Phil Ivey certainly has been a busy man. In the week that his nascent Ivey Poker App launched on Facebook, news emerged that the man known as the Tiger Woods of poker has become brand ambassador for Tribal Poker Online in California.
Tribal Poker is a collaboration between Bwin.Party Digital Entertainment chief executive Jim Ryan and the Pala Band of Mission Indians.
The Pala Band of Mission Indians have been active in the gaming industry, running their own casino resort from their reservation in San Diego County, California, for many years, and now the group’s parent company, Pala Interactive, is looking to offer online poker within the state.
Although online poker is still officially illegal in California, many states have independently begun to legalise the game and the Pala Indians are hoping the Golden State will follow the example of Nevada and New Jersey in legitimising the game. In June, eight Indian tribes joined together to support the Internet Poker Consumer Protection Act of 2013 in an attempt to attain exclusivity for their casino’s in future state online poker legislation.

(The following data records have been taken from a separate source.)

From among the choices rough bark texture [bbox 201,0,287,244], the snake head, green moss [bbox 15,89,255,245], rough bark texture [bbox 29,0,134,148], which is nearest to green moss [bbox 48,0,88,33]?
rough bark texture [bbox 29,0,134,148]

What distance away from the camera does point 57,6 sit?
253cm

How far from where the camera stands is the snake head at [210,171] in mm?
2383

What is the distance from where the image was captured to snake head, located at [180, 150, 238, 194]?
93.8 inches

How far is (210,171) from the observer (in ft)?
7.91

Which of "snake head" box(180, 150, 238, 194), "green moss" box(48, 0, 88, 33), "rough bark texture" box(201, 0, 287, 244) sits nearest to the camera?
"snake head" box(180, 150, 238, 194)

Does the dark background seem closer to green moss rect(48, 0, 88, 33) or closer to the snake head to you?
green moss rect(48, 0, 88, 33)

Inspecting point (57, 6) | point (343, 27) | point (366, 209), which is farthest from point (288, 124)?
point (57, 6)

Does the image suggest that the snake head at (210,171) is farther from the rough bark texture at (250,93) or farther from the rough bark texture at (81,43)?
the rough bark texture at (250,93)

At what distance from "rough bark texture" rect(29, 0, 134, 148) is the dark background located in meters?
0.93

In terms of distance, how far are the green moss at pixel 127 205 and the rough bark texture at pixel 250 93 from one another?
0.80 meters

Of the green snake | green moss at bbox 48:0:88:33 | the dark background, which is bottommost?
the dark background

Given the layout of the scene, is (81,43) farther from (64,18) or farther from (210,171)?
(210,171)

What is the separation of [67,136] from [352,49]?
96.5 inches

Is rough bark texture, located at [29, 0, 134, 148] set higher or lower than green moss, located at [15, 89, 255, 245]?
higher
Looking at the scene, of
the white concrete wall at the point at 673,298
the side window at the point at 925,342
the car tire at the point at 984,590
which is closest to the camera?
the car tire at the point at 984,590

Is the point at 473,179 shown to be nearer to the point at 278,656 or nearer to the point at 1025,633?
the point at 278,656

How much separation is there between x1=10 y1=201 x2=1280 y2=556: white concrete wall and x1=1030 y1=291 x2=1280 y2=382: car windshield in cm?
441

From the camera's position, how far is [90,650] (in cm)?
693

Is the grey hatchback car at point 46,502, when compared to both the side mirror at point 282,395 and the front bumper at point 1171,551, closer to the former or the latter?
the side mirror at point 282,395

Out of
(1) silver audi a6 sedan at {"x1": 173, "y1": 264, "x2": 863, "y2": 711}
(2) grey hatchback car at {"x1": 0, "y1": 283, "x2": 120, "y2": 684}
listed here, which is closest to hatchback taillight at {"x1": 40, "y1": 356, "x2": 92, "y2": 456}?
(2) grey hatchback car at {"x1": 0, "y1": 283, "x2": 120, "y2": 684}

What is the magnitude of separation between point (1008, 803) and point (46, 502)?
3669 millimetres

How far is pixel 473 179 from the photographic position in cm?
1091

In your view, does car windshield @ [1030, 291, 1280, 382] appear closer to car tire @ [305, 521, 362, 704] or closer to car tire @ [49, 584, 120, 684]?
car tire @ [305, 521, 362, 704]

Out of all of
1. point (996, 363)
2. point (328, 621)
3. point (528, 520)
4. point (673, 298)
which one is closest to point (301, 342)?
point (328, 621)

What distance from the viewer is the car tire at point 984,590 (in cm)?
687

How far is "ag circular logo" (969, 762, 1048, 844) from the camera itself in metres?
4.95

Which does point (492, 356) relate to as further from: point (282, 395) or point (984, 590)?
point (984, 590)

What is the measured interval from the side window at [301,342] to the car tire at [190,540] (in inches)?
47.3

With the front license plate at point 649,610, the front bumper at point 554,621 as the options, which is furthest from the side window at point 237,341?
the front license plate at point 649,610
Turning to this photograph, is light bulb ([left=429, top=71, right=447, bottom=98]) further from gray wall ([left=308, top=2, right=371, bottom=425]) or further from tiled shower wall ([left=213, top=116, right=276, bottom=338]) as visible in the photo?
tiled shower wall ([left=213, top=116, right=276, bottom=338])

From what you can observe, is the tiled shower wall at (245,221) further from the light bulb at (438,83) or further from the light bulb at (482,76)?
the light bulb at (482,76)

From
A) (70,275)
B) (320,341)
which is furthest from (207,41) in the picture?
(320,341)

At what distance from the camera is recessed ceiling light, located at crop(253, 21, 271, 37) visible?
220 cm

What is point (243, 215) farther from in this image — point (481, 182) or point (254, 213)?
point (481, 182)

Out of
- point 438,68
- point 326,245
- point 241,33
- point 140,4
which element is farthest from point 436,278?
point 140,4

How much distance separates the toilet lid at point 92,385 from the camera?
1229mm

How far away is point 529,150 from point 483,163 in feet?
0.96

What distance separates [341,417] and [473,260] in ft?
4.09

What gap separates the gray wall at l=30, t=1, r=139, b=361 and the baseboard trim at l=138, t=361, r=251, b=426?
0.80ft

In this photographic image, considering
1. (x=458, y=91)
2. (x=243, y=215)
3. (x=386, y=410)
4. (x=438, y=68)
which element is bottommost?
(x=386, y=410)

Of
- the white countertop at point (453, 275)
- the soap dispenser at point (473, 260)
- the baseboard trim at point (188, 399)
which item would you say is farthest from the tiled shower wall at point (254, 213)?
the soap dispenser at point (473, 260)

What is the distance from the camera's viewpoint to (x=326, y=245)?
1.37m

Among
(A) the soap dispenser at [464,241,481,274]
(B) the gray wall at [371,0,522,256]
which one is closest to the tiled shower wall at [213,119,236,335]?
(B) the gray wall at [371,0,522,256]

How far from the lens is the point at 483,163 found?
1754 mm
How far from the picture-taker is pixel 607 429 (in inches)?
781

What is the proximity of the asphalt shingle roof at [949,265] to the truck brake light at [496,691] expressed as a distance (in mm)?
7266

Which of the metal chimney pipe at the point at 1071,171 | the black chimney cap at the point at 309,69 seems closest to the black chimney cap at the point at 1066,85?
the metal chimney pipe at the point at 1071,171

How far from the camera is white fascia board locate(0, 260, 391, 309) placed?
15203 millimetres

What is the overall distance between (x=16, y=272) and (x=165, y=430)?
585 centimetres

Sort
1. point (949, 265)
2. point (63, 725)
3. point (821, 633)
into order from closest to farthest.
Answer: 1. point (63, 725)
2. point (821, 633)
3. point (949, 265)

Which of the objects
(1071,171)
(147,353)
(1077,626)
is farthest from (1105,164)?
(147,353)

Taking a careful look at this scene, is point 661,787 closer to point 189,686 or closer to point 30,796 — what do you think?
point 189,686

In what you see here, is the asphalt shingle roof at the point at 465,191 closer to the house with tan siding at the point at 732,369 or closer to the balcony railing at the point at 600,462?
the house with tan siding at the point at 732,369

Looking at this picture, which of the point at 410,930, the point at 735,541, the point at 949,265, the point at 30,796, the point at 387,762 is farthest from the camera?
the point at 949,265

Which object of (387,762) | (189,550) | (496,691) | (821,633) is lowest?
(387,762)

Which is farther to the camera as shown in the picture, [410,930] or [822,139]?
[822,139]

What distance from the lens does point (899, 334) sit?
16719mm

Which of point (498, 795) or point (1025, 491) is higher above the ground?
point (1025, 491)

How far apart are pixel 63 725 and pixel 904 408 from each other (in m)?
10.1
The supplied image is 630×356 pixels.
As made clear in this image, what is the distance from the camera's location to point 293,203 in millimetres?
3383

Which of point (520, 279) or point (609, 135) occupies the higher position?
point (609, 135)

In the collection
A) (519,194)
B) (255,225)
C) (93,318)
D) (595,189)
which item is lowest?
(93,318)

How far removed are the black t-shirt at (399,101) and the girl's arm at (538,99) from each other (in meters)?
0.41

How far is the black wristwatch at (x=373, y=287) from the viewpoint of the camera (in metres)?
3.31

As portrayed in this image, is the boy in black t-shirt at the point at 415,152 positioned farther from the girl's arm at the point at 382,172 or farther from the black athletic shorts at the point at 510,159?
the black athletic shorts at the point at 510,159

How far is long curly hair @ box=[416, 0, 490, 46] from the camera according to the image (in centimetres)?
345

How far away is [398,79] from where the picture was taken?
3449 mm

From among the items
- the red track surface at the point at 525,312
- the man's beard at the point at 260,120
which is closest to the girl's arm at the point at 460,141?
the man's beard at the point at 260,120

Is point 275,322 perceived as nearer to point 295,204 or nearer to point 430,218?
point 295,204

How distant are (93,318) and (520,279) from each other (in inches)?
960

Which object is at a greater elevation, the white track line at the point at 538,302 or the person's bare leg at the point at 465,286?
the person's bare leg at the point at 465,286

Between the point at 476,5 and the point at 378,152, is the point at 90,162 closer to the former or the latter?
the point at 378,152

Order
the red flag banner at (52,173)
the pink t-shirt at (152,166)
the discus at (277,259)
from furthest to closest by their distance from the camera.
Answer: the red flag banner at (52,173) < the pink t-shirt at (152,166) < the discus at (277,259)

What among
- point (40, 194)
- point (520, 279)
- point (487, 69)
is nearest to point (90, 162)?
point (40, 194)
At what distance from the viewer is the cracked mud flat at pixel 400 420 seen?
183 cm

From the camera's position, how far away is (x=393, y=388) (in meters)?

Now, with the help of BWIN.Party, Pala Interactive hopes to use software provided by Realtime Edge Software (RTE) to run its own online poker efforts.
Ivey himself has been going through some turbulent times as of late. For a long time the face of Full Tilt Poker until Black Friday in 2011, he is currently going through a costly divorce with his former wife Luciaetta Ivey, overseen in the state of Nevada.
The poker pro is also in litigation against London-based private poker club, Crockfords Casino, over $12.1 million in winnings the casino says ivey obtained unfairly.
But he’s had plenty to celebrate, too, with Ivey Poker acquiring poker training site LeggPoker, and the brand itself acquiring a growing roster of poker pros under the Team Ivey badge including 2011 EPT San Remo champion, Rupert Elder, rising star Cherish Andrews from Pennsylvania and online poker multi-millionaire German Giuseppe Pantaleo.
The Ivey Poker App also launched on Sunday morning, which offers cash games, Sit and Go and multi table tournaments (MTT) on the social networking site, Facebook.
However, his success with Pala Interactive depends much on internet gaming laws shape up in the state of California.